I’ve been living here in Spain since April 2019. Long enough to write about the cost of living in Santiago de Compostela, Spain. And I’ve been living on and off in Spain since 2017.

Spain is overall a relatively cheap country to live in. Madrid and Barcelona might be more expensive, but only if you’re living in the heart of the city.

If you’re living in Spain as a retired person and don’t have commuting concerns and can live wherever you like, the cost of living can be meager.

Living in Santiago de Compostela

I chose the northwestern part of Spain because of the weather and the culture. Amicable people and good quality air and a lot of green everywhere.

It also gets chilly in the winter and rains quite a bit. Sort of like Portland and Seattle. They call Santiago de Compostela the Seattle of Spain.

The pace of life here is languid. Nobody is in a hurry. Few are trying to make more and more money. They sit down for hours to eat and stay up late to socialize.

Benefits of Spain

I like living in Spain because it’s part of the EU and I’m an easy trip away from other European countries. The EU means living on the Euro, which has several economic advantages.

— Challenge A —
List each line of the rows below that contains the word "brown".
The rows have no connection to the piece on living in Spain.

— Available records —
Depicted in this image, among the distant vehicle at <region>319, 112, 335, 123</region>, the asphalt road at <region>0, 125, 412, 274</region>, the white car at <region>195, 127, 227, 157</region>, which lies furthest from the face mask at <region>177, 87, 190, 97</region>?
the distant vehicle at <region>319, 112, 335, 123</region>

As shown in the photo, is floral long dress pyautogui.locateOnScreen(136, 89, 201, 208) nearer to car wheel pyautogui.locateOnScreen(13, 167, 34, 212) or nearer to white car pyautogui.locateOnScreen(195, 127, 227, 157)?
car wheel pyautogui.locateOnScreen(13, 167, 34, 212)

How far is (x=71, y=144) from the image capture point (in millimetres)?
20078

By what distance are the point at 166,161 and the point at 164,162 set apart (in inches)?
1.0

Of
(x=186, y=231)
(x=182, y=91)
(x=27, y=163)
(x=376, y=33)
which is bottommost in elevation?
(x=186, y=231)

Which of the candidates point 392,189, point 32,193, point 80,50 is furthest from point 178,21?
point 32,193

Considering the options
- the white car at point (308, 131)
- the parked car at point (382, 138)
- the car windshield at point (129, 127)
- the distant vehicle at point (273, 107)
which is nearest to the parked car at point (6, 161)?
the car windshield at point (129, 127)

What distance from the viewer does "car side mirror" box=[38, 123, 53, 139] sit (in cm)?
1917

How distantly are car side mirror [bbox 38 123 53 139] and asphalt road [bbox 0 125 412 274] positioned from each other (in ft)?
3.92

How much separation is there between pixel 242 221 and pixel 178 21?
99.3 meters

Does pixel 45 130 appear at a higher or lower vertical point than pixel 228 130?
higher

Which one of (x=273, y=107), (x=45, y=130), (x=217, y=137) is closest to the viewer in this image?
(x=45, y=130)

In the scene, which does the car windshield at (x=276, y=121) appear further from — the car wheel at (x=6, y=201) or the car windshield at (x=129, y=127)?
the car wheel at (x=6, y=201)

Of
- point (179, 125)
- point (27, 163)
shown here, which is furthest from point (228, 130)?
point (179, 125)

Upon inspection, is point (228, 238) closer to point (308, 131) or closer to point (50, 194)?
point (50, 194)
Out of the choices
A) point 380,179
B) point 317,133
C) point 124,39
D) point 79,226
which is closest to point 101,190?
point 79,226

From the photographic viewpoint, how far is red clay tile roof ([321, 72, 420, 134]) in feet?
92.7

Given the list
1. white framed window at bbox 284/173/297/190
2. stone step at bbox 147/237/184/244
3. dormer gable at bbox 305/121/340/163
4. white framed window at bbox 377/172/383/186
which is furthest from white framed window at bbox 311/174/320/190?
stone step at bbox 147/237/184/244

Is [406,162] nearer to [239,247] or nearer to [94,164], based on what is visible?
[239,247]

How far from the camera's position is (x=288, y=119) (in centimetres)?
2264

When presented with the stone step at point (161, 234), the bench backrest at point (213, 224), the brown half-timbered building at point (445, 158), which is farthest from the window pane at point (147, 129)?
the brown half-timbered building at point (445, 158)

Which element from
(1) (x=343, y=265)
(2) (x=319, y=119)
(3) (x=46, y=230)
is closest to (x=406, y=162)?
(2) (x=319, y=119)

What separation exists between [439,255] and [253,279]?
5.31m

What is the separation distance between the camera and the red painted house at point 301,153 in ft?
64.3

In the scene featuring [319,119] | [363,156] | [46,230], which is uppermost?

— Challenge B —
From the piece on living in Spain above, copy the passage word for word, starting at "Spain is overall" and ending at "late to socialize.".

— Correct response A —
When presented with the stone step at point (161, 234), the bench backrest at point (213, 224), the brown half-timbered building at point (445, 158), which is farthest from the window pane at point (147, 129)?
the brown half-timbered building at point (445, 158)

— Correct response B —
Spain is overall a relatively cheap country to live in. Madrid and Barcelona might be more expensive, but only if you’re living in the heart of the city.

If you’re living in Spain as a retired person and don’t have commuting concerns and can live wherever you like, the cost of living can be meager.

Living in Santiago de Compostela

I chose the northwestern part of Spain because of the weather and the culture. Amicable people and good quality air and a lot of green everywhere.

It also gets chilly in the winter and rains quite a bit. Sort of like Portland and Seattle. They call Santiago de Compostela the Seattle of Spain.

The pace of life here is languid. Nobody is in a hurry. Few are trying to make more and more money. They sit down for hours to eat and stay up late to socialize.